Pourquoi? Les statistiques ne peuvent émouvoir que les gens qui s’occupent de gestion environnementale. Je ne pense pas que nous puissions être touchés par des statistiques. En outre, c’est focaliser l’attention sur la notion d’espèce, qui dans ce cas, il me semble, est une notion qui reste de l’ordre de l’appropriation. Alors qu’en fait, il s’agit d’animaux singuliers qui meurent. En tant qu’êtres vivants, ils ont envie de continuer à vivre. Ce n’est pas bêtement un instinct contre la mort, ils aiment vivre. Pour moi une question majeure aujourd’hui est d’arriver à évoquer ces êtres.

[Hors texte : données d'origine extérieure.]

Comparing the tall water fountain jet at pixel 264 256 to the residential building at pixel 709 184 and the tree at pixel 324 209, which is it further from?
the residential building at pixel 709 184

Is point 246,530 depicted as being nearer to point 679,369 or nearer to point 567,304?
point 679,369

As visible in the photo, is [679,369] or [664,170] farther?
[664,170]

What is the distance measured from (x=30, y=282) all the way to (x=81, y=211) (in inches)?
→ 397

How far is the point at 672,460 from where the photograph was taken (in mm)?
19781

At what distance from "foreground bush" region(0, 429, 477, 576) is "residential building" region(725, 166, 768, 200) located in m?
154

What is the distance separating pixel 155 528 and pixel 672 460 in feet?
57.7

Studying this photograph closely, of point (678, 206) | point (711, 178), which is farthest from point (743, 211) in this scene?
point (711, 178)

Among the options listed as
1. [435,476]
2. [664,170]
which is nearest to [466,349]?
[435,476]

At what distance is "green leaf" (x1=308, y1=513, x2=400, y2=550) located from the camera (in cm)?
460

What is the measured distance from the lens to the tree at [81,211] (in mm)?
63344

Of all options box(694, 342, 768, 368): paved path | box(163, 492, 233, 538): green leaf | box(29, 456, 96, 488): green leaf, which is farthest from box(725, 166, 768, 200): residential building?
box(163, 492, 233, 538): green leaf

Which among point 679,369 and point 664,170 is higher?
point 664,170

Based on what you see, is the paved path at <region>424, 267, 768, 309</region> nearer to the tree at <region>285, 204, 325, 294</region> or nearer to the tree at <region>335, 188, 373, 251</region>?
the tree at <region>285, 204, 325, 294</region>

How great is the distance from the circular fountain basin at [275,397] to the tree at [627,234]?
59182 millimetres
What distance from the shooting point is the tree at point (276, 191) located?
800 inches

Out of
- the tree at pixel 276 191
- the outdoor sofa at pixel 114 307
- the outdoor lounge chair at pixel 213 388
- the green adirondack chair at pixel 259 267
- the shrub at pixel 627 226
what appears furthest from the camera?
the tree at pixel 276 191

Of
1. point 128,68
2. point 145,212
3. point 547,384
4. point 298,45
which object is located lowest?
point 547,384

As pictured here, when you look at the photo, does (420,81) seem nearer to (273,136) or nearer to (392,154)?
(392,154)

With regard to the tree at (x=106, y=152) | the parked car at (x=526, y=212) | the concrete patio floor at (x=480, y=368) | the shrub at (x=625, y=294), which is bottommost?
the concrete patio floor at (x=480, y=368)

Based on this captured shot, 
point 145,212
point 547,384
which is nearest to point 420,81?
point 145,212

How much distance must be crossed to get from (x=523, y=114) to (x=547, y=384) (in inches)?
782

D’où l’importance de la mémoire et de la trace dans ces récits? Oui. Si une mort individuelle ne trouve pas une succession, une suite dans la vie d’un autre être, c’est une disparition totale, une perte sèche. Une perte de toute la mémoire et de tout ce que la personne a accumulé. C’est pareil pour l’animal. L’extinction d’une espèce ne signifie pas seulement qu’il n’y a plus ces animaux-là. C’est aussi toute la somme de connaissances qui a été élaborée, toute cette bibliothèque qui s’est créée, toute cette histoire extraordinaire avec une accumulation de savoirs, de rencontres, d’expériences de vie qui se perd.
C’est donc précisément ce qui intéresse les thérolinguistes et les communautés du compost? Oui. Je pense qu’il faut vraiment commencer sérieusement à trouver des modes de parler de la mort d’un animal, des extinctions, des manières de les vivre. Il faut trouver des modes d’expression des affects qui permettent de dire ce qui est en train de nous arriver. Comment évoquer ces êtres, garder leur mémoire, les honorer, prendre en compte très sérieusement le fait qu’ils ont été là et qu’ils ne seront plus là? Ce sont ces questionnements qui m’habitent.